§ Data to use:
=======

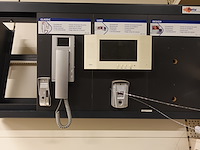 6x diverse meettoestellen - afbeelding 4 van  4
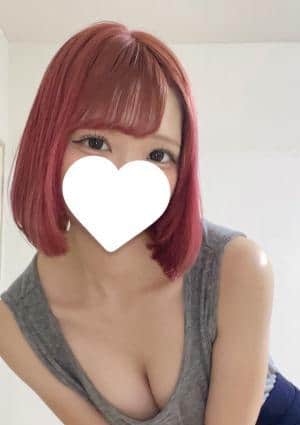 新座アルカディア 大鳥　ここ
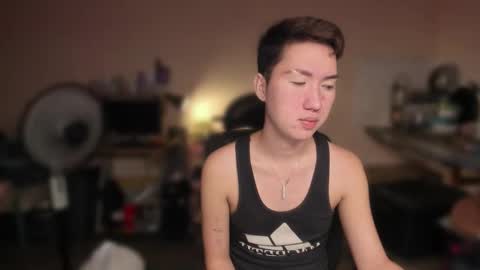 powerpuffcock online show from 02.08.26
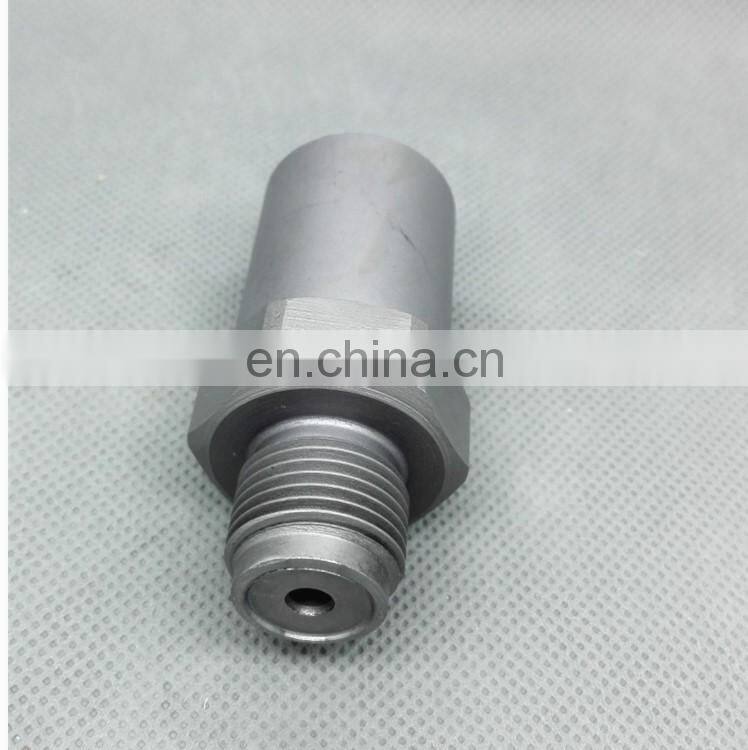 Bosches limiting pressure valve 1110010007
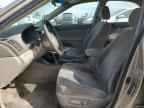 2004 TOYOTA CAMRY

=======

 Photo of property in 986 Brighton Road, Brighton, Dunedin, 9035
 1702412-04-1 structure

=======

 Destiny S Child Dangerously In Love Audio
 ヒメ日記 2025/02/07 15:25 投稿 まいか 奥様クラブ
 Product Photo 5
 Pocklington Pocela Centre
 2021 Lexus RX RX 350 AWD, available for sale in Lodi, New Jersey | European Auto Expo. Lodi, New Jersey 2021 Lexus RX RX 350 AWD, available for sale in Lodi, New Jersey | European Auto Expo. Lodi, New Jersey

=======

§ Exercise requirements:
Could you echo the data word for word, from the line with "6x diverse meettoestellen" up to and including the line with "2004 TOYOTA CAMRY", and leave the pictures out?

§ Exercise answer:
 6x diverse meettoestellen - afbeelding 4 van  4
 新座アルカディア 大鳥　ここ
 powerpuffcock online show from 02.08.26
 Bosches limiting pressure valve 1110010007
 2004 TOYOTA CAMRY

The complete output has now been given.